WHAT THIS EXERCISE ASKS
1. Please list every criterion that the post about favorite apps says the author used to rank the apps.
2. Which app does the post about favorite apps rank at #11?

EXTRACT PROVIDED
-- Start --

|Image: Hanna-Barbera/Everett Collection|
In part 1 of this series, I shared the first half of my Top 25 apps. As a reminder, here are the caveats I mentioned:
"First, these aren’t just “Christian” or “ministry” apps. These are apps that I use in my life as a pastor, husband, dad, etc. Most of them help me be more effective in my life in some ways.
"Second, I ranked the list using several criteria. The most important was how often I actually used the app. An app might be great, but if I never use it—or have only been introduced to it recently—it got ranked lower than an app I use every day. Other important criteria for me were things like interface, design, effectiveness of the app, how beneficial it was to me, and that ever-so-subjective criteria of “coolness.”
"Third, the lower rankings are more arbitrary than the higher rankings. You could make a strong case for some apps moving up and down depending upon my mood. The top four apps are pretty much set in stone.
"Fourth, I’m not an objective reviewer. Some of my reviews have significant bias and I’m OK with that."
I would add two more caveats. First, I left off podcasts because I’m not really sure if the program that runs podcasts is an app or not. I guess technically it is. In that case, it should be on here, too. Maybe around 5.5. Second, and obvious if you read the first, I’m not a “techie.” Please forgive any language that isn’t “technically” accurate.
With that said, here are my Top 10 + 1 apps.
#11: Quicken 2014
This app has partly revolutionized how we handle our finances.
Monthly bill time used to be quite the ordeal in the Bennett household. I worked from multiple Excel spreadsheets and every financial transaction was recorded (sometimes in multiple locations). Poor Whitney had to comb through each receipt and assign a category to our expenditures. Every account would be reconciled against our budget.
It was. . . messy.
Here’s what I like about this app: It collects and tracks all your financial information. You set up your budget and the app tracks your expenditures and deposits against your budget. Every day, you can scroll through purchases you’ve made on credit cards or checks you’ve written and assign them categories based on your budget.

-- End --

ENTRIES SUPPLIED
-- Start --

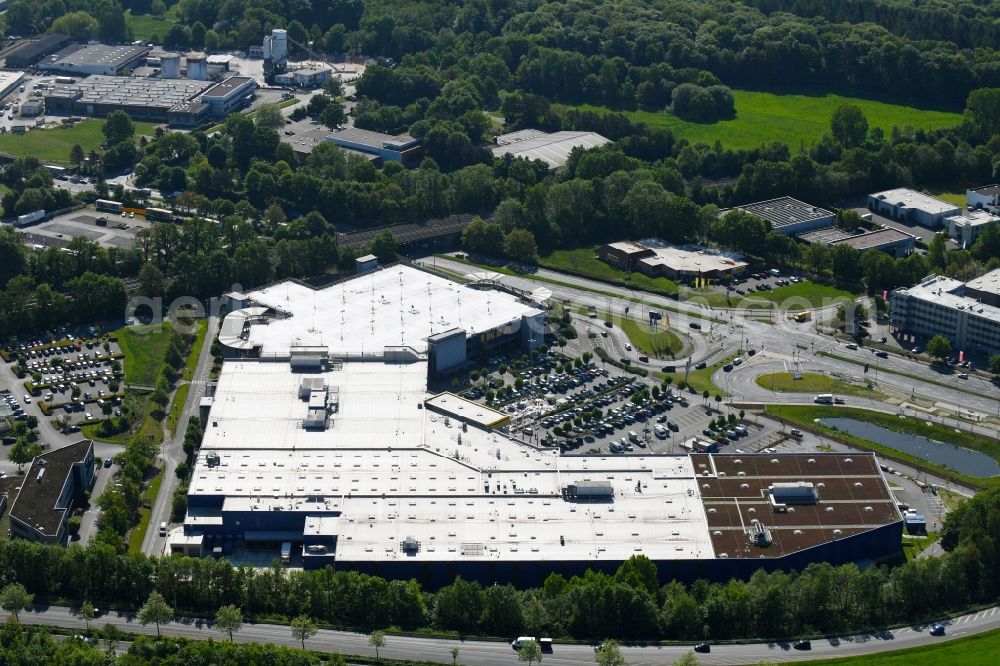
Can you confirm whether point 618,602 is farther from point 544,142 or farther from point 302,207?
point 544,142

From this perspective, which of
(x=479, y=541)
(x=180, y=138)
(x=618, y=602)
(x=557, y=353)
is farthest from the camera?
(x=180, y=138)

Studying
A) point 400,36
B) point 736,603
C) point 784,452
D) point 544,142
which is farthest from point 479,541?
point 400,36

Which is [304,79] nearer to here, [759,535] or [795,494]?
[795,494]

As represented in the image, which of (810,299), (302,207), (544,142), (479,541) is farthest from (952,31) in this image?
(479,541)

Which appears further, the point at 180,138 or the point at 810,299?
Answer: the point at 180,138

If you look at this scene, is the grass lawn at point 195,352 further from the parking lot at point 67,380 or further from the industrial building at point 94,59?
the industrial building at point 94,59

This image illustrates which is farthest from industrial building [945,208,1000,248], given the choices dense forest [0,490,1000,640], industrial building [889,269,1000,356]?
dense forest [0,490,1000,640]

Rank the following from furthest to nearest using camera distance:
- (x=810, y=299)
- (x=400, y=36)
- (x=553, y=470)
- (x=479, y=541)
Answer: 1. (x=400, y=36)
2. (x=810, y=299)
3. (x=553, y=470)
4. (x=479, y=541)

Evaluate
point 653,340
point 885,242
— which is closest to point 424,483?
point 653,340
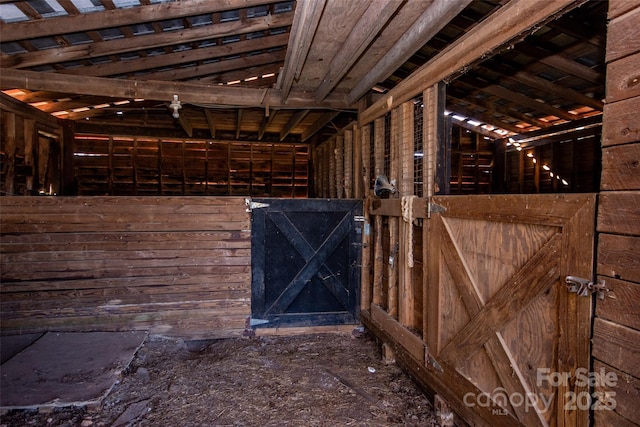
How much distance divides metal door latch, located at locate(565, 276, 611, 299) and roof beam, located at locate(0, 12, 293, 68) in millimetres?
3517

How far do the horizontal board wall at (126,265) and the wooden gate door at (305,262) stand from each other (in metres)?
0.21

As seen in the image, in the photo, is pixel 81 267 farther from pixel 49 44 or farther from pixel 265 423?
pixel 265 423

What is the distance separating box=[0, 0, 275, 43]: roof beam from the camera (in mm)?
3297

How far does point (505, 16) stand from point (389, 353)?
3.29 meters

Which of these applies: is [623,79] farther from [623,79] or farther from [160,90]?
[160,90]

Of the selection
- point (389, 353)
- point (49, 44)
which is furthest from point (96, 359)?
point (49, 44)

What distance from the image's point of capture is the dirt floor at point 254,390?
2.91m

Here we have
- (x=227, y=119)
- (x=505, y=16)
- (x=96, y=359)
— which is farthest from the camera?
(x=227, y=119)

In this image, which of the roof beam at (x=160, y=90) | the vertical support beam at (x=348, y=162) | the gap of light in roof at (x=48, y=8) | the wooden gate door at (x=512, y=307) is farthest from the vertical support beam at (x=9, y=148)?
the wooden gate door at (x=512, y=307)

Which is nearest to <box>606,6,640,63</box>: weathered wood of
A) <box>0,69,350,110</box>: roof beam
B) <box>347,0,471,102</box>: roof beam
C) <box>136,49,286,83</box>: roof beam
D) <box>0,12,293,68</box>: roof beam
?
<box>347,0,471,102</box>: roof beam

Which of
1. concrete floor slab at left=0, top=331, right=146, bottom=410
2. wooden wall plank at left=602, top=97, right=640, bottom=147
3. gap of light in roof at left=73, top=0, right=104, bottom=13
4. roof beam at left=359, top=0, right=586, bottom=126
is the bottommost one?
concrete floor slab at left=0, top=331, right=146, bottom=410

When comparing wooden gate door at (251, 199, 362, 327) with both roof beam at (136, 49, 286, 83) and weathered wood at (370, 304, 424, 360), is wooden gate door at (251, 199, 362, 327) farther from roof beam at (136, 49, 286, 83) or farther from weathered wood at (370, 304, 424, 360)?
roof beam at (136, 49, 286, 83)

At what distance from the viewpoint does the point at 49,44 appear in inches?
156

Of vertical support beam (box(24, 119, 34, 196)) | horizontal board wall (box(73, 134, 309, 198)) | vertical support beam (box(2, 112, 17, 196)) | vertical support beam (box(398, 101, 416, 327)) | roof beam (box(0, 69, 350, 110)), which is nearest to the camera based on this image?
vertical support beam (box(398, 101, 416, 327))
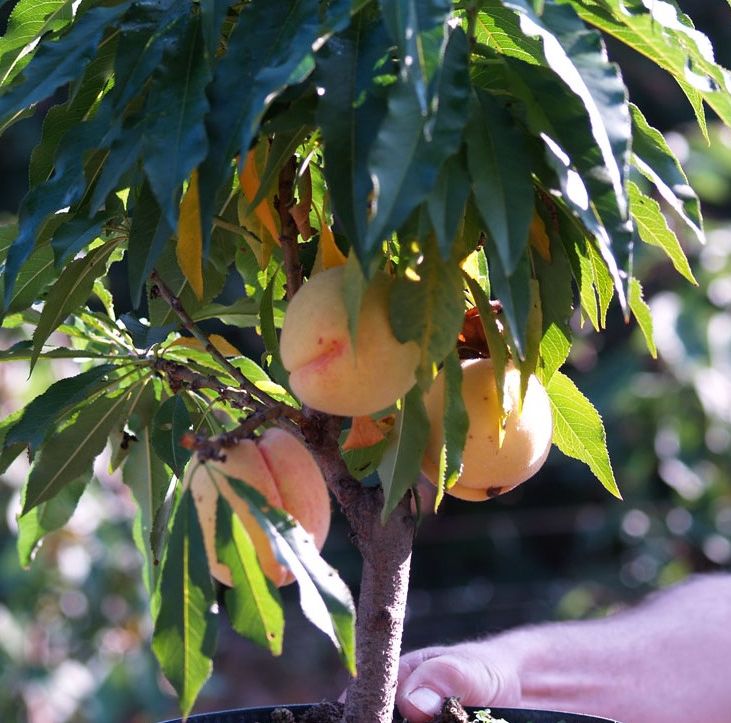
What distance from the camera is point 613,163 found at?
553 mm

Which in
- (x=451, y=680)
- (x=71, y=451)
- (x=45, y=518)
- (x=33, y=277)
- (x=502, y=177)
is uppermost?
(x=502, y=177)

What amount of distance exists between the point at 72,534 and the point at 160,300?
1.97 meters

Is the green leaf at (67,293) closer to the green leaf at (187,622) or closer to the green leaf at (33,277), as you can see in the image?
the green leaf at (33,277)

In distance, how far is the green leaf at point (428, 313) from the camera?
61 centimetres

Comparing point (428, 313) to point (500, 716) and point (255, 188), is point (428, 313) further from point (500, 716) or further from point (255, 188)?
point (500, 716)

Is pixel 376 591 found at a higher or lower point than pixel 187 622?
lower

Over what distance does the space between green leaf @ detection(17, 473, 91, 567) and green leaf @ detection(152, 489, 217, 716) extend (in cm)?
38

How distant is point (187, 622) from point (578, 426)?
0.34 meters

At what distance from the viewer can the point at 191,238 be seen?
0.71 metres

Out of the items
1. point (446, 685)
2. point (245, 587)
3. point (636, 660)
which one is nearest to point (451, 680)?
point (446, 685)

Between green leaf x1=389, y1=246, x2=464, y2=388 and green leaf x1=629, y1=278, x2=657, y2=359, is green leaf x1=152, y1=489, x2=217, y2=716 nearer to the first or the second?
green leaf x1=389, y1=246, x2=464, y2=388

-- End --

TASK-BY-TASK RESULTS
1.
- How often the author actually used the app
- Interface
- Design
- Effectiveness of the app
- How beneficial it was to the author
- "Coolness"

2. Quicken 2014